I want to use this to prove:
If for every countable model $A \models T$ and $n \in \mathbb{N}$, the set of orbits under the action of $\text{Aut}(A)$ on $A^n$ is finite, then $T$ is $\omega$-categorical. (The reverse is not so difficult.)
My attempt so far: it suffices to find a countable $\omega$-saturated model of $T$, because then the result follows from the assumptions, lemma [*], and the theorem $\omega$-categorical $\Leftrightarrow$ every $S_n(T)$ is finite. Such a model exists iff every $S_n(T)$ is countable, so it would be enough to prove that $T$ has only countably many countable models. I thought this would be easy enough, but then I found out that there are theories with a countable $\omega$-saturated model that have continuum-many countable models. So things are a bit more complicated...
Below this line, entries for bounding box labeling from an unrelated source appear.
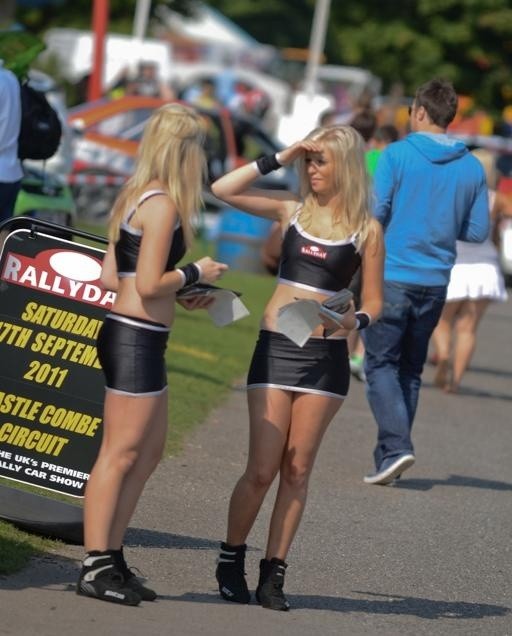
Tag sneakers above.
[363,452,415,484]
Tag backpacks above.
[17,73,61,159]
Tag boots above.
[216,542,250,603]
[78,545,156,605]
[255,558,290,611]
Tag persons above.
[354,78,411,172]
[76,101,228,606]
[430,148,508,390]
[359,78,491,487]
[125,61,171,98]
[210,125,385,612]
[0,49,25,247]
[192,79,221,108]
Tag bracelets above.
[256,152,283,175]
[175,263,201,288]
[355,311,372,330]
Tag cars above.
[15,93,290,221]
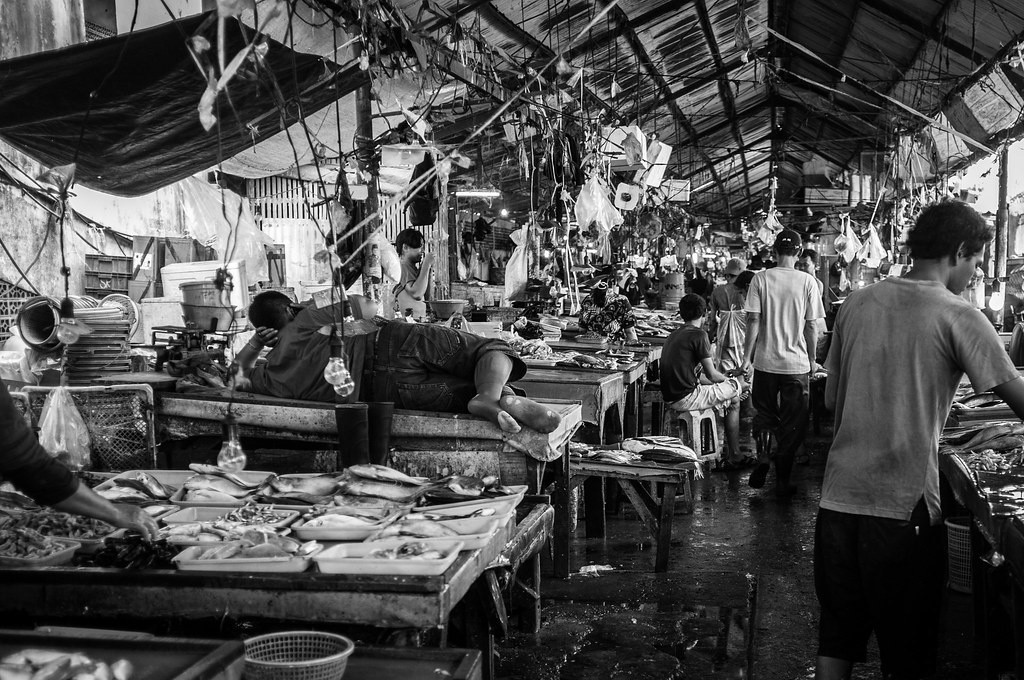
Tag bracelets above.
[248,339,264,350]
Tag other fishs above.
[0,648,134,680]
[97,462,517,561]
[940,422,1024,455]
[951,382,1003,409]
[639,448,702,463]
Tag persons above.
[391,228,438,318]
[578,266,638,341]
[0,378,160,543]
[741,229,826,498]
[225,290,562,434]
[813,201,1024,680]
[660,250,850,467]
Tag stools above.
[662,409,722,470]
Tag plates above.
[0,465,529,576]
[519,316,562,341]
[520,354,565,366]
[574,335,607,344]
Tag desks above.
[0,313,687,680]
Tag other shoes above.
[730,453,756,467]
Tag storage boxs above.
[631,137,672,187]
[598,125,648,172]
[83,234,249,344]
[805,187,850,205]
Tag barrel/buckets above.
[16,295,137,447]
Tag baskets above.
[944,517,974,580]
[241,631,355,680]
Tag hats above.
[724,258,747,276]
[774,229,802,253]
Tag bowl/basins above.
[429,300,467,318]
[179,282,236,332]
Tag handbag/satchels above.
[36,385,90,471]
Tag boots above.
[774,452,797,502]
[750,429,772,490]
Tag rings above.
[257,333,263,337]
[744,373,746,376]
If you already know that $\omega$-categoricity is equivalent to the condition that every $S_n(T)$ is finite, then there's an easy argument that doesn't use [*].
Suppose for contradiction that there is some $n\in \omega$ such that $S_n(T)$ is infinite. Pick some countable set of these and realize them: Then you have a countable model $A\models T$ which realizes infinitely many $n$-types. But $n$-tuples which realize different types cannot be in the same orbit of the action of $\text{Aut}(A)$ on $A^n$, so there are infinitely many orbits, contradiction.
The point is that [*] is really two statements:
(1) If $a$ and $b$ are in the same orbit, they realize the same type.
(2) If $a$ and $b$ realize the same type, they are in the same orbit.
Point (1) is true in any model, while point (2) is only true in certain models, e.g. saturated ones. And the argument above only uses (1), not (2).